Spatial reasoning dataset excerpts
** Begin **

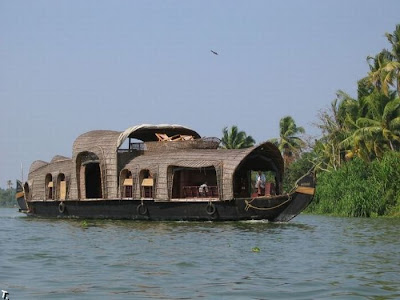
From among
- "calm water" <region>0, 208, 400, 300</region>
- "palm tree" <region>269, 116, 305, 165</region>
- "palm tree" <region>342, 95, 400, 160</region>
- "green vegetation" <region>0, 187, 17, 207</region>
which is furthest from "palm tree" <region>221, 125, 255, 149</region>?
"green vegetation" <region>0, 187, 17, 207</region>

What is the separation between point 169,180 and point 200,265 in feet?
35.4

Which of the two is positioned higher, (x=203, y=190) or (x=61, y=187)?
(x=61, y=187)

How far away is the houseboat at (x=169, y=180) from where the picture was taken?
19578 millimetres

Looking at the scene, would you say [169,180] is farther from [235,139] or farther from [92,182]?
[235,139]

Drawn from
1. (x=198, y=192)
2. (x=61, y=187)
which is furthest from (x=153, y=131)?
(x=198, y=192)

** End **

Exercise task =
Copy everything from the line containing "Looking at the" down through the end of the entries, substituting "farthest" for "furthest" and leaving all else unchanged.

In response =
Looking at the scene, would you say [169,180] is farther from [235,139] or farther from [92,182]?
[235,139]

Drawn from
1. (x=198, y=192)
2. (x=61, y=187)
which is farthest from (x=153, y=131)?
(x=198, y=192)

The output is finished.